About 1.4 million Americans suffer from inflammatory bowel disease (IBD) — either ulcerative colitis or Crohn’s disease, which involves chronic inflammation of the intestines. IBD symptoms include diarrhea, blood in the stool, abdominal pain, bowel urgency and weight loss. Both ulcerative colitis and Crohn’s disease are believed to be caused by the body’s immune system going into overdrive and damaging the lining of the intestinal tract. There is no cure for these conditions but they often can be controlled with medication.

IBD runs in families. Indeed, Martin says an uncle has suffered from it. Both ulcerative colitis and Crohn's disease are found mostly in developed nations, and more often in urban areas than in rural ones. Although IBD has been seen mostly in northern climate zones, cases now are appearing in Asia and South America. IBD typically emerges in teenagers or young adults but can develop in older patients. It also tends to affect people who have other autoimmune diseases, including rheumatoid arthritis, which Martin has battled since childhood.

Medications that suppress the immune response have been used successfully to treat many IBD patients. In Martin’s case, however, even the strongest drugs had become ineffective. Given the extensive ulceration and her lack of response to medications, Parekh and Mills explained that removing her damaged colon was really the best option. In a later surgery, they told her, Mills would be able create a pouch from part of her small intestine to carry waste to the anus and out of her body.
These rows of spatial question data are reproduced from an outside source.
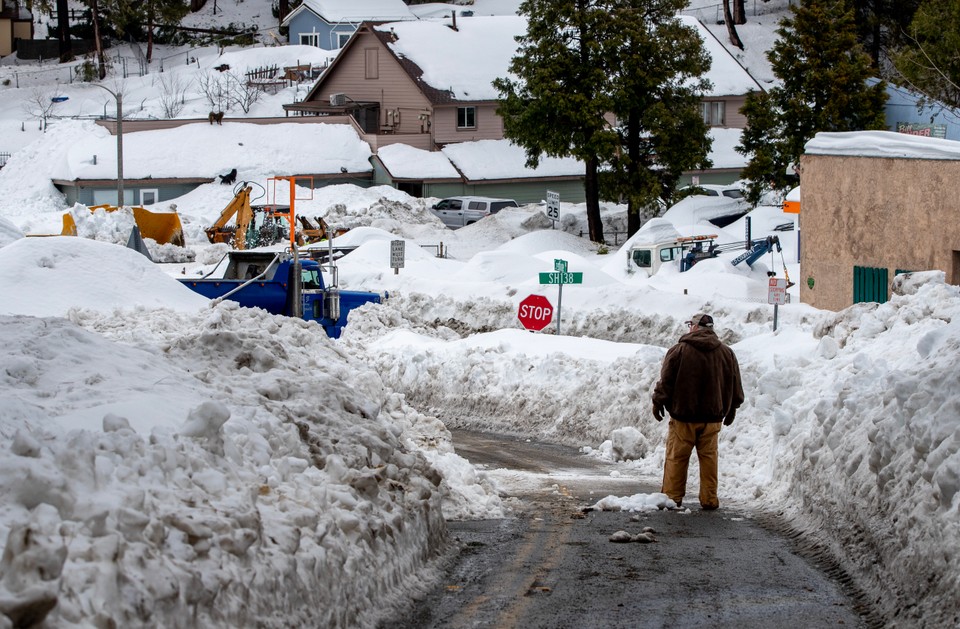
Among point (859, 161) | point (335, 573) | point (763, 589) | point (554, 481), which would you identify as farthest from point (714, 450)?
point (859, 161)

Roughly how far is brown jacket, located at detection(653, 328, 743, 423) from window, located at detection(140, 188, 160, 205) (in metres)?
48.4

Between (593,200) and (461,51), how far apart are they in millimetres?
19469

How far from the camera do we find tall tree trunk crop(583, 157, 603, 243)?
155 ft

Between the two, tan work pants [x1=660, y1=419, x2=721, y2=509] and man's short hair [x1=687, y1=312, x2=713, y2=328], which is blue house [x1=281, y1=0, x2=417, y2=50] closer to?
man's short hair [x1=687, y1=312, x2=713, y2=328]

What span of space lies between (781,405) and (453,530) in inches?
227

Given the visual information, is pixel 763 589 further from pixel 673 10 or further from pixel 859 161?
pixel 673 10

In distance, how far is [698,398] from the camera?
1165 cm

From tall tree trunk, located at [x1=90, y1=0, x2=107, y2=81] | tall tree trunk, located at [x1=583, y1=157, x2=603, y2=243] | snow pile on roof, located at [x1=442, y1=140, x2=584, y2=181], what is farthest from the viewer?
tall tree trunk, located at [x1=90, y1=0, x2=107, y2=81]

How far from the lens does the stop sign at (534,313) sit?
24.7 m

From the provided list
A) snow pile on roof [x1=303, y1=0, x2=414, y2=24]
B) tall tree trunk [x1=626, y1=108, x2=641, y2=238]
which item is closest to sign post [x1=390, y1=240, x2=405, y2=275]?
tall tree trunk [x1=626, y1=108, x2=641, y2=238]

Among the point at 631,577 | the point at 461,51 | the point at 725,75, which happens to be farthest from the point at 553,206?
the point at 631,577

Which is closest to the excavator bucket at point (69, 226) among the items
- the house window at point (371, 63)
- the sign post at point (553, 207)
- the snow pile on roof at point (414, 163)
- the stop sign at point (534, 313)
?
the sign post at point (553, 207)

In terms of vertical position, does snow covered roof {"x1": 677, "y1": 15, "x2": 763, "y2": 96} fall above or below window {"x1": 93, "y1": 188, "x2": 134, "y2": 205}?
above

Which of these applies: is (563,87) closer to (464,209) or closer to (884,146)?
(464,209)
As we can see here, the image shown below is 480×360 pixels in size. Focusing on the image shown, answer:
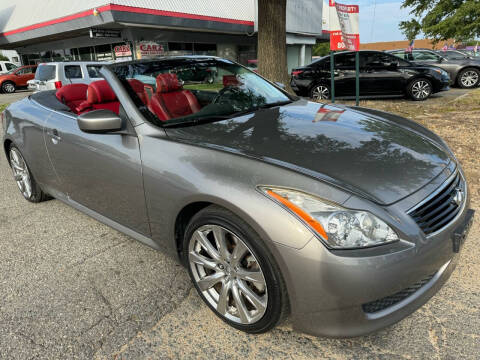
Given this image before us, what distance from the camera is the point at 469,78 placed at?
1323 centimetres

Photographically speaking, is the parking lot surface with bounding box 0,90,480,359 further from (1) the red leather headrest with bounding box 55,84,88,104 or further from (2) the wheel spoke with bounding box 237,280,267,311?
(1) the red leather headrest with bounding box 55,84,88,104

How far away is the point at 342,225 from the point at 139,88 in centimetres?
189

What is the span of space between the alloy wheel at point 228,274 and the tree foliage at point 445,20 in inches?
1047

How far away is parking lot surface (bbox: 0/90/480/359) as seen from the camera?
204 centimetres

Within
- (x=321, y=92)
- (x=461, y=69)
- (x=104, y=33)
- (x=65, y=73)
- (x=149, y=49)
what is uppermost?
(x=104, y=33)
Moreover, they said, the procedures could be done with the aid of a laparoscope, a slender tube that can be inserted through small incisions, all without opening the abdominal cavity, thereby minimizing the chance of infection and shortening recovery time.

The thought of losing an organ overwhelmed Martin. She also knew the resulting internal scarring could make it hard to get pregnant. “I cried for three days,” she says. “My husband and I had just gotten married six months earlier and I knew I wanted to have kids.”
 
Martin says she came to accept the surgical option because of the reassurance Parekh and Mills gave her, her husband Tony and her parents, explaining the procedures and risks in simple terms and answering their every question directly. “Dr. Mills made me feel like it was going to be OK. He said, ‘You’re going to have your life back, and it’s going to be good.’”
  
It has been better than good, says Martin, now 28. She’s had some setbacks but was able to take walks with her husband and Daisy, her Chihuahua-terrier mix, within a few weeks after each surgery. Six months after her colon was removed, she was able to eat most foods, albeit in smaller quantities and more frequently. She tips the scales at 100 pounds and is hitting the gym several days a week to regain muscle mass.
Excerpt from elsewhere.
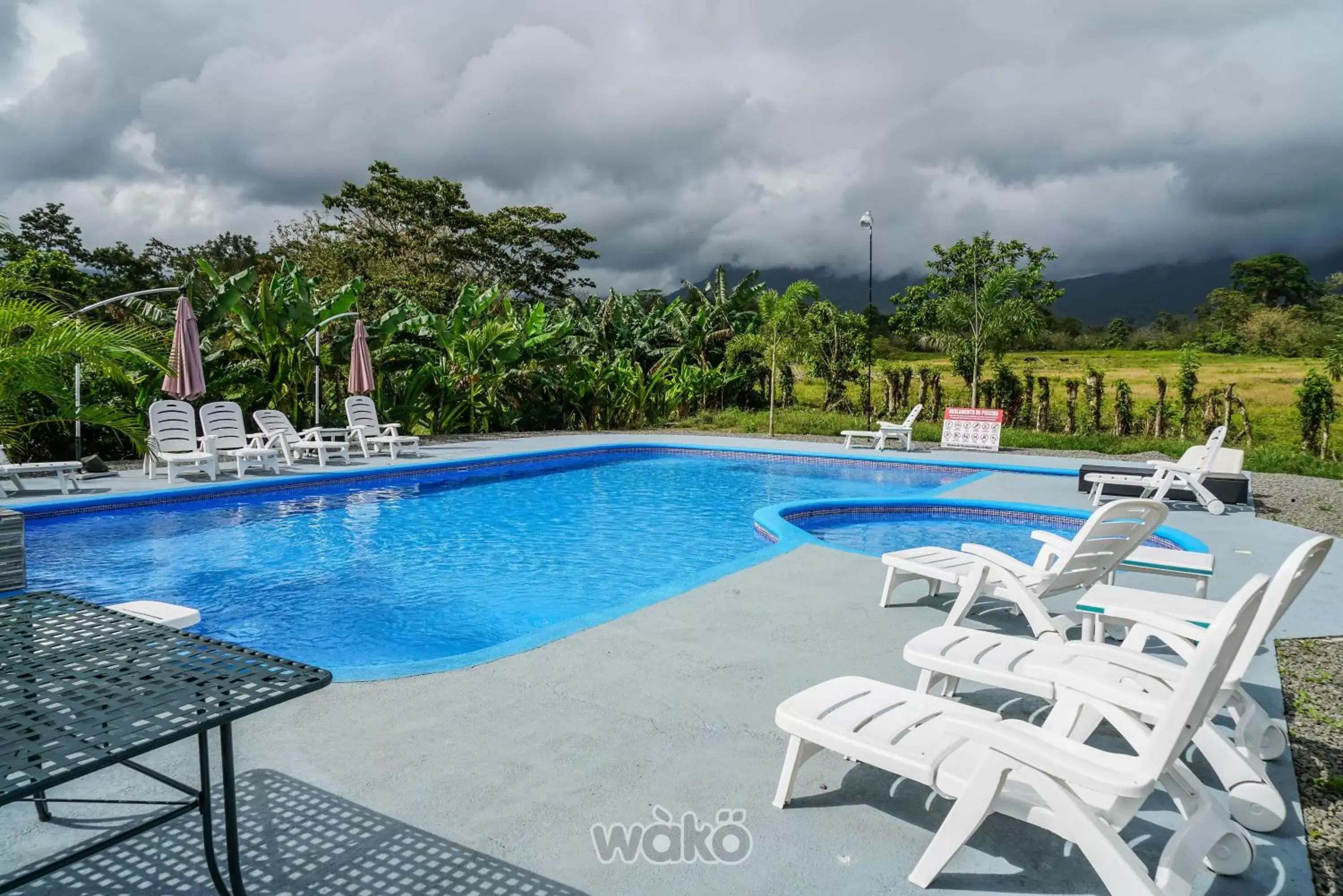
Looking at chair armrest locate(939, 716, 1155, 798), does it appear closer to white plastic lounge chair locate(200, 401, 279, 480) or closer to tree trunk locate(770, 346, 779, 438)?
white plastic lounge chair locate(200, 401, 279, 480)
Martin also could count on help from the IBD program’s social worker and support group. UC Irvine’s IBD program is unique in that it emphasizes not only treating the patients’ physical condition but also addressing the emotional, psychological and social impacts of the disease.

She now plans to use the doctoral degree she earned in psychology over the last year to help people cope with the mental toll exacted by IBD, arthritis and other chronic diseases.

“When you go through something like this, you learn not to take anything for granted—that every day is a gift,” Martin says. “I owe my life to these doctors.”